The stark truth is that the majority of music out there is neither fantastically, stunningly groundbreaking or so bad that you wish your ears would heal over. Sadly, most music exists as a shade of grey on the scale, floating somewhere between below average and above average. Surely it’s a journalist’s duty to report back the truth?
Well, sometimes restraint and reason must be eschewed in a fit of seething rage. After hearing this latest set from Leeds-born London-based ‘dance-punk’ outfit, Hadouken!, feathers need to be spat.
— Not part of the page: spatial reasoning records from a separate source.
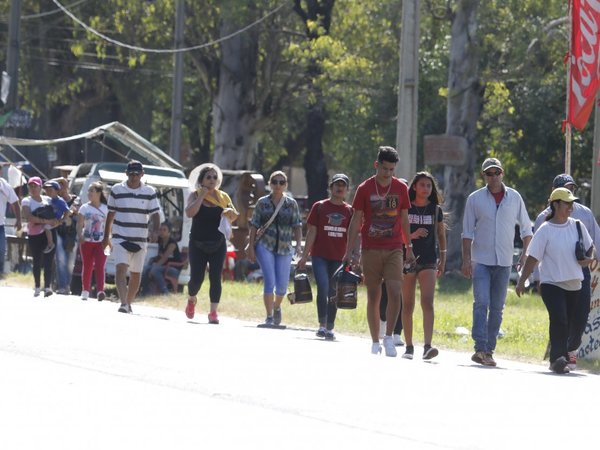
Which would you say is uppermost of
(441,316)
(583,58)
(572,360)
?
(583,58)

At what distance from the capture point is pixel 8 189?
2009cm

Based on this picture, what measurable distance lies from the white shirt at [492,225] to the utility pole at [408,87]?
5817mm

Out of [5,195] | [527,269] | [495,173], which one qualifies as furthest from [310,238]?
[5,195]

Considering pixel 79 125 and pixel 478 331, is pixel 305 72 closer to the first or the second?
pixel 79 125

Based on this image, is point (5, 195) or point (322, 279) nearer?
point (322, 279)

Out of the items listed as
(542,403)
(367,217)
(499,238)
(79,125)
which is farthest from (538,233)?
(79,125)

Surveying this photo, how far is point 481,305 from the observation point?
554 inches

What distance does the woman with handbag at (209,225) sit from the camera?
1698 centimetres

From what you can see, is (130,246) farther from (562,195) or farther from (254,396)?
(254,396)

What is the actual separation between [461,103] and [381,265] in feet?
64.8

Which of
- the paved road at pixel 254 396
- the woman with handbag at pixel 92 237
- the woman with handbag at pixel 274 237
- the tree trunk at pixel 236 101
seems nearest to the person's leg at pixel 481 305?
the paved road at pixel 254 396

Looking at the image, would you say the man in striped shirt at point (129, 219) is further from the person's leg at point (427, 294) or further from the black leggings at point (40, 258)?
the person's leg at point (427, 294)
For The Masses is chock-full of cod-Prodigy, mock-Pendulum ‘excitement’ that sounds like a bunch of teenagers screaming at themselves in the mirror in between squeezing their spots and wondering why nobody’s tweeted them for the past 18 seconds.
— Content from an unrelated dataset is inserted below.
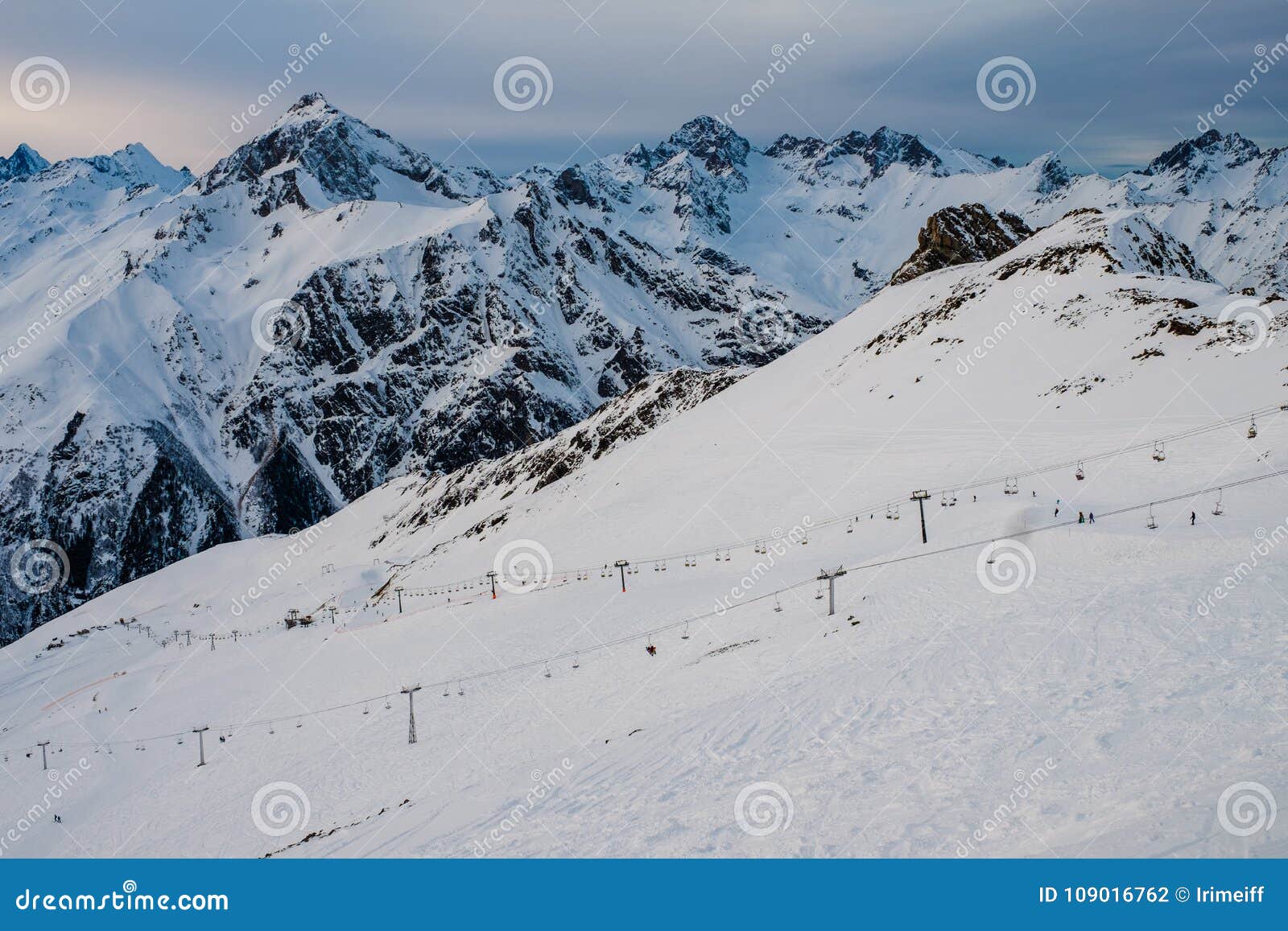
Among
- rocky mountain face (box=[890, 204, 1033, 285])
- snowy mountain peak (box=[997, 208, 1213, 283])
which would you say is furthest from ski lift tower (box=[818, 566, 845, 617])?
rocky mountain face (box=[890, 204, 1033, 285])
Lyrically it’s awful. Musically it wants to be bigger, tougher and harder than it really is, like a 10-year-old picking on a four-year-old in a playground. In reality it’s about as hard as a knob of butter in a blast furnace. Yes, youthful, angst-ridden exuberance is all very exciting, but ultimately it’s a fruitless hormonal outburst that has all the constructive worth of clapping at the end of a film in the cinema. Naming individual tracks and pinpointing their flaws is a foregone luxury when every track congeals into one amorphous clod of flaky, pubescent nothingness.
Like Embrace when it comes to expressing heartfelt emotion, Hadouken! believe they have punk attitude oozing out of every pore, but really they come across as snotty adolescents with an emotional range more limited than that of Paris Hilton. For The Masses puffs its chest up and swings its fists around in a cartoon style windmill while everyone with half a brain sits and sniggers behind their hand, hoping it grows up and calms down a bit.
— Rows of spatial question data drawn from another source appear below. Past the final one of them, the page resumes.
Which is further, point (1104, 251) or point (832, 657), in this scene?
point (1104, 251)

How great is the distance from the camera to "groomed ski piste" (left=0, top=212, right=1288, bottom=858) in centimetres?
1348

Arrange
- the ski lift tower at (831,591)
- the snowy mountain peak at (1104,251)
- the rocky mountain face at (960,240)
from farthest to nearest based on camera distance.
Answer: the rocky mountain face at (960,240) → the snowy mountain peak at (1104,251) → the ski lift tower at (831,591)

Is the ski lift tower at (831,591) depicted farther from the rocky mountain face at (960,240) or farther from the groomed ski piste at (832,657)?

Pendulum may seem weak when it comes to having any kind of firm attitude and strength to their drum-and-bass-castrated-for-mass-consumption sound, but Hadouken! make them sound like Ed Rush & Optical. Lame-arsed, flat productions with all the bollocks of a eunuch, Hadouken! trade in dance cliché after dance cliché and show no attempt to even venture slightly outside their shouty-indie-nu rave dumb and bass. This will only appeal to the band’s direct peers and, even then, there are masses of clued-up 18-year-olds out there who know one end of decent dance music from the other.
If the only way to make drum and bass appeal to ‘…The Masses’ (urgh) is to remove all semblance of genuine drama, tension and edge from it then perhaps it’s best left well alone. And if dance music is going to be inane, which a fair amount of it is, it should at least be joyful, unpretentious fun. This isn’t.
Maybe For The Masses will sell to the masses by the truckload. But then again so does Susan Boyle. This album is only worthy of more than one star for provoking a reaction. That, at least, is better than being merely another dull shade of musical grey. But only marginally.